On Thursday, the Tampa Bay Lightning completed a major trade with the Montreal Canadiens, sending talented forward Jonathan Drouin to Montreal in exchange for 18-year-old defenseman prospect Mikhail Sergachev, the ninth overall pick (and second defenseman selected) in the 2016 NHL Draft.
Additionally, the Lightning will get Montreal's second-round pick in the 2018 Draft -- a pick the Canadiens acquired from the Washington Capitals -- and the Bolts will send their sixth-round selection in the same draft to Montreal if Sergachev plays 40 or more games this season (including playoffs) for the Lightning.
Some might wonder why Lightning general manager Steve Yzerman would trade Drouin, an established NHL player who scored 21 goals and ranked third on the Lightning for scoring (53 points) in 2016-17, for a defensive prospect who has only four games of experience in the league and just wrapped up his season helping the Windsor Spitfires of the Ontario Hockey League win the Memorial Cup.
But while Sergachev might not necessarily fill an immediate need on the blue line for the Lightning, his upside and potential was too good for the Bolts to pass up.
"There's a lot of things we liked that suited us in making a deal for Mikhail Sergachev," Yzerman said Thursday evening on a conference call with reporters. "The biggest reason was we were getting a young defenseman that's going to have an impact in the NHL for a long time. Whether that's this year or two years from now, time will tell, but I think he's going to be a good player in the league for a long time."
Sergachev, a native of Nizhnekamsk, Russia, made the Canadiens out of training camp this season and nearly stuck around for the full season. He played four games for Montreal and finished plus-one before the Canadiens decided to send him back for his second season in juniors.
In 50 games this season with Windsor, Sergachev scored 10 goals and added 33 assists, ranking tied for third among all Spitfires for scoring (43 points) and first among defensemen. He averaged a point a game, scoring a goal and adding three assists, and was plus-three in helping Windsor win the prestigious Memorial Cup.
"We watch him play in junior," said Yzerman, who stated he began talks with Canadiens general manager Marc Bergevin about a potential trade roughly a week ago. "We watched him in his draft year. I watched him play this year at the Memorial Cup again. He's got good size. He's very strong. He's physical. He skates very well. He's got an excellent shot. He moves the puck well. We're hoping that he can continue to be that type of player as he turns pro and do that in the NHL. We think he has a chance to play in all situations in this league, and it's very difficult to find players of that caliber. In this instance, a prospect of that caliber, they're difficult to acquire."
And while Sergachev is by no means a lock to make the Lightning roster coming out of training camp this fall, he's also not necessarily headed back to juniors either.
"Our hope is we're going to give Mikhail an opportunity to make our team," Yzerman said. "We're hopeful he can, but if not, he still has another year of eligibility in junior."

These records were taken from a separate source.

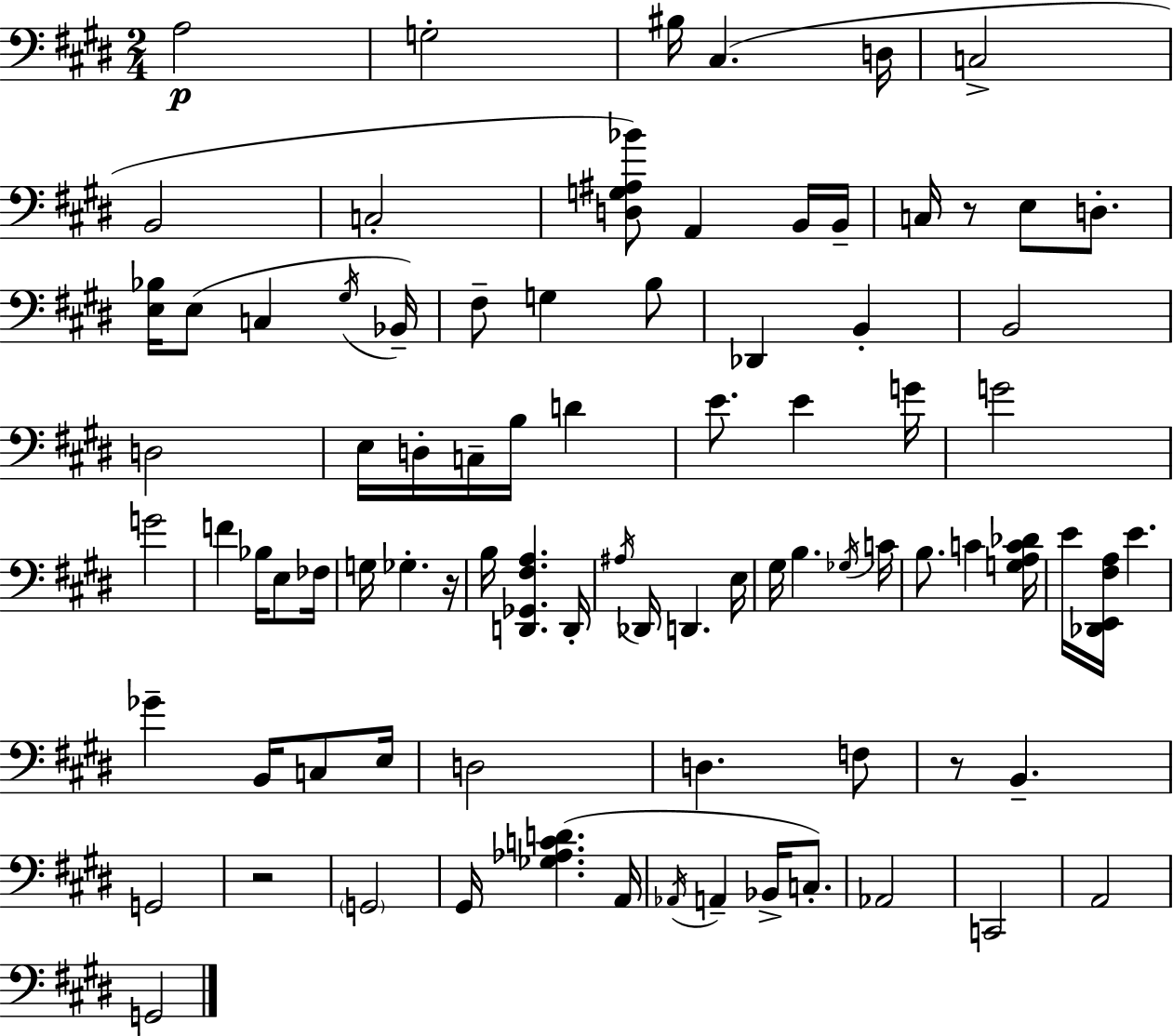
{
  \clef bass
  \numericTimeSignature
  \time 2/4
  \key e \major
  a2\p | g2-. | bis16 cis4.( d16 | c2-> | \break b,2 | c2-. | <d g ais bes'>8) a,4 b,16 b,16-- | c16 r8 e8 d8.-. | \break <e bes>16 e8( c4 \acciaccatura { gis16 } | bes,16--) fis8-- g4 b8 | des,4 b,4-. | b,2 | \break d2 | e16 d16-. c16-- b16 d'4 | e'8. e'4 | g'16 g'2 | \break g'2 | f'4 bes16 e8 | fes16 g16 ges4.-. | r16 b16 <d, ges, fis a>4. | \break d,16-. \acciaccatura { ais16 } des,16 d,4. | e16 gis16 b4. | \acciaccatura { ges16 } c'16 b8. c'4 | <g a c' des'>16 e'16 <des, e, fis a>16 e'4. | \break ges'4-- b,16 | c8 e16 d2 | d4. | f8 r8 b,4.-- | \break g,2 | r2 | \parenthesize g,2 | gis,16 <ges aes c' d'>4.( | \break a,16 \acciaccatura { aes,16 } a,4-- | bes,16-> c8.-.) aes,2 | c,2 | a,2 | \break g,2 | \bar "|."
}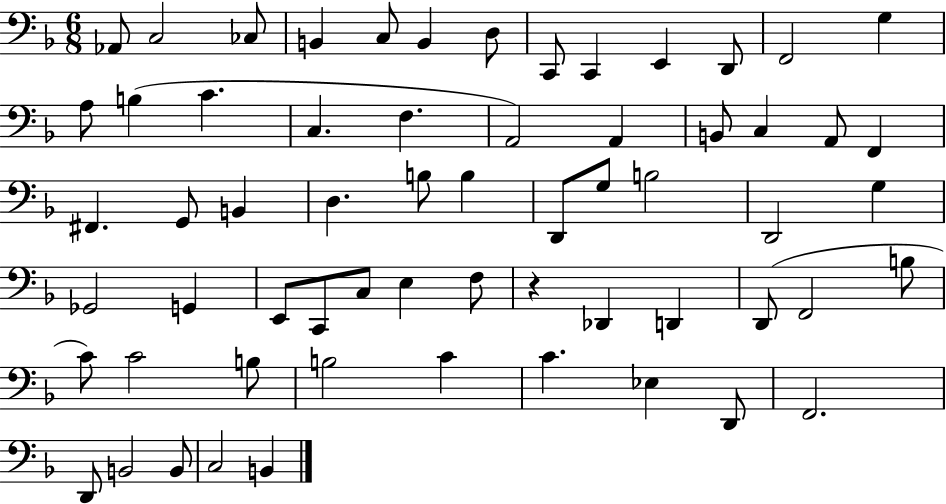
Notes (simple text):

Ab2/e C3/h CES3/e B2/q C3/e B2/q D3/e C2/e C2/q E2/q D2/e F2/h G3/q A3/e B3/q C4/q. C3/q. F3/q. A2/h A2/q B2/e C3/q A2/e F2/q F#2/q. G2/e B2/q D3/q. B3/e B3/q D2/e G3/e B3/h D2/h G3/q Gb2/h G2/q E2/e C2/e C3/e E3/q F3/e R/q Db2/q D2/q D2/e F2/h B3/e C4/e C4/h B3/e B3/h C4/q C4/q. Eb3/q D2/e F2/h. D2/e B2/h B2/e C3/h B2/q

Adding the 6-foot-3, 212-pound Sergachev gives the Lightning a potential elite caliber defenseman to groom into their system. And there are other benefits to adding Sergachev too. With the expansion draft taking place in less than a week, Drouin would have required a spot on the Lightning's protected list. Sergachev does not, freeing up a slot for another player on the team the organization would like to keep. Moving Drouin also frees up cap space for the Lightning to potentially sign restricted free agents Tyler Johnson and Ondrej Palat as well as make other additions during the summer signing period.
"Had we acquired a D-man that needed to be protected, it would have required us…reacting in some way to protect the players we wanted to," Yzerman said. "That did have some more appeal to us in making this trade."
Yzerman also said the Lightning might not be finished making moves this offseason. They could target another defenseman who fits within the Bolts system. Or they could target another forward to help fill the void with Drouin's departure. The organization will have a better idea in what direction they want to go once the expansion draft takes place and they see which player they lose.
"We'll certainly look at anything," he said. "Any type of move that we feel is going to improve our team, whether it be a forward or a defenseman, we will continue to do that."